▶ [Requirements]: Quote the lines from the line holding "What is the measured distance" to the very end of the listing, exactly, and no others.
--- START ---
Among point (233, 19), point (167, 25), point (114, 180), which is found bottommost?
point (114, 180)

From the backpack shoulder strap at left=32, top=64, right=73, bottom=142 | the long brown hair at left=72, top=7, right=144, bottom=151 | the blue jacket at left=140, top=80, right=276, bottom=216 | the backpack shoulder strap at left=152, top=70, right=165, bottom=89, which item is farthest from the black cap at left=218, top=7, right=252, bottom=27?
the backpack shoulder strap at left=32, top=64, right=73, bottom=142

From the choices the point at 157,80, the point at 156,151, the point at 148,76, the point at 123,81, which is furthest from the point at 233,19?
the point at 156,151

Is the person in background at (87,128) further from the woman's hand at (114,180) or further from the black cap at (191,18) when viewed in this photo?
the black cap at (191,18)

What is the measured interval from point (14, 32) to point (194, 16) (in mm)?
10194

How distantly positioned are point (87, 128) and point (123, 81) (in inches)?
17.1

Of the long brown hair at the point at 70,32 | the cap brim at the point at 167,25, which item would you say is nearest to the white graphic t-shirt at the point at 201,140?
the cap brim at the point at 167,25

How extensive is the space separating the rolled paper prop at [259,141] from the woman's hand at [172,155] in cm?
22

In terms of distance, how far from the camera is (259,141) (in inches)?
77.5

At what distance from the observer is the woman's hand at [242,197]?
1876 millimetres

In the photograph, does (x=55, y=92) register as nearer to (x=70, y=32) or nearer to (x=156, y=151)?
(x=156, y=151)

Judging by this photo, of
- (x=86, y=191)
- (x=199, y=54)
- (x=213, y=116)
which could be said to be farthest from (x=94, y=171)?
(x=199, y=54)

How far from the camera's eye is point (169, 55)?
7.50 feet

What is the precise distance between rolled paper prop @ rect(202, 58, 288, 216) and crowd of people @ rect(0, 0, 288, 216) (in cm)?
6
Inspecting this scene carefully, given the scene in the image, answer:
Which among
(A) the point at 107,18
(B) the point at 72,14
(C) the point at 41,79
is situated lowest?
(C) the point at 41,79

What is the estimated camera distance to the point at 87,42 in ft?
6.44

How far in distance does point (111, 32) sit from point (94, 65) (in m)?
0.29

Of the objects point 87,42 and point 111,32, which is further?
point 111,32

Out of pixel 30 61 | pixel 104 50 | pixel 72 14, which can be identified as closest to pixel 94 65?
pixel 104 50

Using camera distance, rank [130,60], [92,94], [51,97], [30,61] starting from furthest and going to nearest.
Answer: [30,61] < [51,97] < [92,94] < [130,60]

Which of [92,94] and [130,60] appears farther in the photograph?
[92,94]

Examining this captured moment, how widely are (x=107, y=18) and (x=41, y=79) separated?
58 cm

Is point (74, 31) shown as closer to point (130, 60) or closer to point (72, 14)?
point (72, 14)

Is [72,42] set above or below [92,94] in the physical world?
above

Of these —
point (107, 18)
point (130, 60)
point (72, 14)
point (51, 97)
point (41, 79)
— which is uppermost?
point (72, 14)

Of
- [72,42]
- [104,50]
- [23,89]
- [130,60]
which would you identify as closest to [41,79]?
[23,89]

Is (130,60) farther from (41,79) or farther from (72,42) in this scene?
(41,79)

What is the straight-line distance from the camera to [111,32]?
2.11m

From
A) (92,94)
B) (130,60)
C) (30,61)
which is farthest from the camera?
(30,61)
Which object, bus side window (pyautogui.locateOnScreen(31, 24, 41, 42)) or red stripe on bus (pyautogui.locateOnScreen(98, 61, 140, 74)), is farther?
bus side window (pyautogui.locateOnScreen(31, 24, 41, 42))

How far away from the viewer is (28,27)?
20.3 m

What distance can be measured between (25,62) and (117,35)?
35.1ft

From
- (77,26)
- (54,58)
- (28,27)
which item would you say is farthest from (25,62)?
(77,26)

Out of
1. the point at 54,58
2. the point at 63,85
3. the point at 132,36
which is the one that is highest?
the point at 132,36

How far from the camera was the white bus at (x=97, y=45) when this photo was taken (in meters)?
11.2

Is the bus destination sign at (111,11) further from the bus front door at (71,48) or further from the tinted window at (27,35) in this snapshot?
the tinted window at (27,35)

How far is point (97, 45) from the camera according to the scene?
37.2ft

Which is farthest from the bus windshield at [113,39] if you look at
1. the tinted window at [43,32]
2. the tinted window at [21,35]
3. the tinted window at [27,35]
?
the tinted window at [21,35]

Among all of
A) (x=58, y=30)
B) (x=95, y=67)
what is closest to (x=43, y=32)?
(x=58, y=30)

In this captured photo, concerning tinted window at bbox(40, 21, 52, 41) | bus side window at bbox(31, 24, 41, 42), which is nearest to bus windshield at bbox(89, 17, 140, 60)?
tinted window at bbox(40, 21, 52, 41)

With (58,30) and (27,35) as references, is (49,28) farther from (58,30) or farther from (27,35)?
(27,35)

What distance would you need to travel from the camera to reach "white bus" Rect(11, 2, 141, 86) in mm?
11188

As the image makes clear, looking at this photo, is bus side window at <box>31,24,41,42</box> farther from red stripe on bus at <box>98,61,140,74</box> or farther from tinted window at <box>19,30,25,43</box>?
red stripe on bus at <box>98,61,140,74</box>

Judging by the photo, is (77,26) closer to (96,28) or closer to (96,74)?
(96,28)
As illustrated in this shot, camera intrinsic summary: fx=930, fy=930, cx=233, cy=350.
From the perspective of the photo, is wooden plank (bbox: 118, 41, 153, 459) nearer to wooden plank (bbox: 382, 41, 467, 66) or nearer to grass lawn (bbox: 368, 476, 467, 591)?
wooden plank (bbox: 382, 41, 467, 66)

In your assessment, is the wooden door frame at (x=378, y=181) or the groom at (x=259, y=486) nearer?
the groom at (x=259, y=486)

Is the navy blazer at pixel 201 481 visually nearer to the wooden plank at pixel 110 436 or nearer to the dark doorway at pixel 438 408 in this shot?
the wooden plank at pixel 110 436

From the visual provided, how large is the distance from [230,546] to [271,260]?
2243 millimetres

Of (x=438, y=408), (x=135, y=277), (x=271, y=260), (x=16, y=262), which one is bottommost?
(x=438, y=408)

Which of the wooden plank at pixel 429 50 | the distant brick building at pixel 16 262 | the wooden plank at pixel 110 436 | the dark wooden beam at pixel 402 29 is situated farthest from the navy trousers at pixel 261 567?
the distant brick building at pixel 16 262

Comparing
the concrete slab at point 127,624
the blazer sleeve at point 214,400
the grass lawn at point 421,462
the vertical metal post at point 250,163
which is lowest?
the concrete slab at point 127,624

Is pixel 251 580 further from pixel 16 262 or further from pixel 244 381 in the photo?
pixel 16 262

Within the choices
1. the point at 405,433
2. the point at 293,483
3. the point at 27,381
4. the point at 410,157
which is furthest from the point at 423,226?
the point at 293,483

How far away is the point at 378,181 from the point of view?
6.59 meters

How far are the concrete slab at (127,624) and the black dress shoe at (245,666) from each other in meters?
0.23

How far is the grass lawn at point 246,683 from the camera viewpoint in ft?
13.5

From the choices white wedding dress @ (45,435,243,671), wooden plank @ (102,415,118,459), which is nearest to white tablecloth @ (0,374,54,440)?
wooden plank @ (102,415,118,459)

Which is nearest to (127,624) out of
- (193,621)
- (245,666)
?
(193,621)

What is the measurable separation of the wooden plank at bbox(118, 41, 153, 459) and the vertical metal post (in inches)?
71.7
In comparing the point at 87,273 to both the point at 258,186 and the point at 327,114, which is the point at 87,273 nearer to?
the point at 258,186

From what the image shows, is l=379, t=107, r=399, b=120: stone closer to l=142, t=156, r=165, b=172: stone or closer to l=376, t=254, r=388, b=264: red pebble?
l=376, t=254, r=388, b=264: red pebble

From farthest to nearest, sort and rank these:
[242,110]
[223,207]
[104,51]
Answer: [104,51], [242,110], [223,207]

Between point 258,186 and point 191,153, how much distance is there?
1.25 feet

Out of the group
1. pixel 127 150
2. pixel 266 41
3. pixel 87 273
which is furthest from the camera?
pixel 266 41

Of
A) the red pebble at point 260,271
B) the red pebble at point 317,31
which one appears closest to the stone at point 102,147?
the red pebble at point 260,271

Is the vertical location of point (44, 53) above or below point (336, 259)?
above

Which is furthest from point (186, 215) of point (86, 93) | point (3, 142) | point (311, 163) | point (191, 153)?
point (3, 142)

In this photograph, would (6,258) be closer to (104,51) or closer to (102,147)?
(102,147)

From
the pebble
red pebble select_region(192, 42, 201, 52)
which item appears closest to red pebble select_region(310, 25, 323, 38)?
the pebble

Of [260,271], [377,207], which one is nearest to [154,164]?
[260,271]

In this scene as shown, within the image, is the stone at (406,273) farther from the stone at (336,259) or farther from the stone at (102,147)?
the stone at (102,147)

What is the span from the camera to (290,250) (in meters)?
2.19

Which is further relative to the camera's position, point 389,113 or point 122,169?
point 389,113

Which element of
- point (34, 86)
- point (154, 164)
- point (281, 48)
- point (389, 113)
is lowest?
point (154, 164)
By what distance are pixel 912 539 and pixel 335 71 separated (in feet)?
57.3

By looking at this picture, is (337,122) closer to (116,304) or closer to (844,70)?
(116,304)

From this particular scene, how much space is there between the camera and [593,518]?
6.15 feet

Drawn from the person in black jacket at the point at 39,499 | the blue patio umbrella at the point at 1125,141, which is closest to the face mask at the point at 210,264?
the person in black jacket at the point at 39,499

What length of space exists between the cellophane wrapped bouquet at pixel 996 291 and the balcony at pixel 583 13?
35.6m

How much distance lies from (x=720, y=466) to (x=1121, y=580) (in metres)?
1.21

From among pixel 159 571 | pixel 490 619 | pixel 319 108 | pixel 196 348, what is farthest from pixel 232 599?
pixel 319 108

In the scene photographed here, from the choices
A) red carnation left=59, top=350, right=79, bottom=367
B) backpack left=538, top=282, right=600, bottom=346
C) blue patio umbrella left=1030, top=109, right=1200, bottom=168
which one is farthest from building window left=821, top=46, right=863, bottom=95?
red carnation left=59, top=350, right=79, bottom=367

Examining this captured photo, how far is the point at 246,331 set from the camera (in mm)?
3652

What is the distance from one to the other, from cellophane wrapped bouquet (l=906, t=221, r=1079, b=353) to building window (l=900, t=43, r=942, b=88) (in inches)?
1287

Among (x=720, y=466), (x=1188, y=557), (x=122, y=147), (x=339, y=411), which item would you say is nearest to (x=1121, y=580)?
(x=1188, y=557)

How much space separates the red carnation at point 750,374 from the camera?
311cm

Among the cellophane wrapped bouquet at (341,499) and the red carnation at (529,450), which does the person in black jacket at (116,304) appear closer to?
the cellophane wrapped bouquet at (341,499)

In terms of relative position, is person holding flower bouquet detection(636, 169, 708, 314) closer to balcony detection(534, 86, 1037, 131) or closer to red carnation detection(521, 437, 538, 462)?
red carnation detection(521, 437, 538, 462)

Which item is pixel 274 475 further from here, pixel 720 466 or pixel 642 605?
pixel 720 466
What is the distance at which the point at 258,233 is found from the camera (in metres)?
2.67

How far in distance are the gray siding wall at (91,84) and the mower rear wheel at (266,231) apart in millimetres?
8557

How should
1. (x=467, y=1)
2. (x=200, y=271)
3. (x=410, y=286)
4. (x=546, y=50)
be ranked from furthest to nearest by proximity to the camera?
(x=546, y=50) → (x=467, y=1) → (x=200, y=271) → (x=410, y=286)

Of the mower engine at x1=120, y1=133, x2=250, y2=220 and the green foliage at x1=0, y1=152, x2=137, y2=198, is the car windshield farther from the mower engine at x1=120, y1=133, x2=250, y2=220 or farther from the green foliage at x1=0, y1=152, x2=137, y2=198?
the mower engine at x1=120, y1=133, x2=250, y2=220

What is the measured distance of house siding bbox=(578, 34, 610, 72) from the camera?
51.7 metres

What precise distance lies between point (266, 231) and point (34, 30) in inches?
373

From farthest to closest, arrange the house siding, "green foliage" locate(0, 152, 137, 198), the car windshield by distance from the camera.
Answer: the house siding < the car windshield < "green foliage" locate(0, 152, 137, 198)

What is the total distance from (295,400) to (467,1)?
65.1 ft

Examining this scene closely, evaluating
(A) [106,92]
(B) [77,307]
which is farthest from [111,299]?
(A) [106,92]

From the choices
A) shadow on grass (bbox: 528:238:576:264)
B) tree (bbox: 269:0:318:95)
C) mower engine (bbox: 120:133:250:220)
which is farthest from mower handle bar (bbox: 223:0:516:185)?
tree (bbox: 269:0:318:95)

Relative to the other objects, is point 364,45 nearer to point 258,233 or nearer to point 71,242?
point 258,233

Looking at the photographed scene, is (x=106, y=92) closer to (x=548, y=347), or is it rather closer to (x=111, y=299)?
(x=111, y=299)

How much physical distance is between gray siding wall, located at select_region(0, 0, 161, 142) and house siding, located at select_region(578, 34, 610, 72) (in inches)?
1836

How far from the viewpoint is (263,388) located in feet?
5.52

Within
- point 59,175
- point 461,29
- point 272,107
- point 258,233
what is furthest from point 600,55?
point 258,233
--- END ---
▶ [Output for this exercise]:
What is the measured distance of house siding bbox=(578, 34, 610, 72) from the camera?
51.7 metres

What precise distance lies between point (266, 231) and point (34, 30) in inches?
373

From farthest to closest, arrange the house siding, "green foliage" locate(0, 152, 137, 198), the car windshield by distance from the camera.
Answer: the house siding < the car windshield < "green foliage" locate(0, 152, 137, 198)

What is the total distance from (295,400) to (467,1)?
65.1 ft

Examining this scene closely, evaluating
(A) [106,92]
(B) [77,307]
which is farthest from [111,299]?
(A) [106,92]

From the choices
A) shadow on grass (bbox: 528:238:576:264)
B) tree (bbox: 269:0:318:95)
C) mower engine (bbox: 120:133:250:220)
which is farthest from mower handle bar (bbox: 223:0:516:185)?
tree (bbox: 269:0:318:95)

Relative to the other objects, is point 364,45 nearer to point 258,233 or nearer to point 71,242?
point 258,233

Looking at the photographed scene, is (x=106, y=92) closer to (x=548, y=347), or is it rather closer to (x=111, y=299)?
(x=111, y=299)

How much physical distance is between gray siding wall, located at select_region(0, 0, 161, 142) and house siding, located at select_region(578, 34, 610, 72) (in inches)?
1836

How far from the viewpoint is (263,388) located in feet?
5.52

Within
- point 59,175
- point 461,29
- point 272,107
- point 258,233
what is furthest from point 600,55?
point 258,233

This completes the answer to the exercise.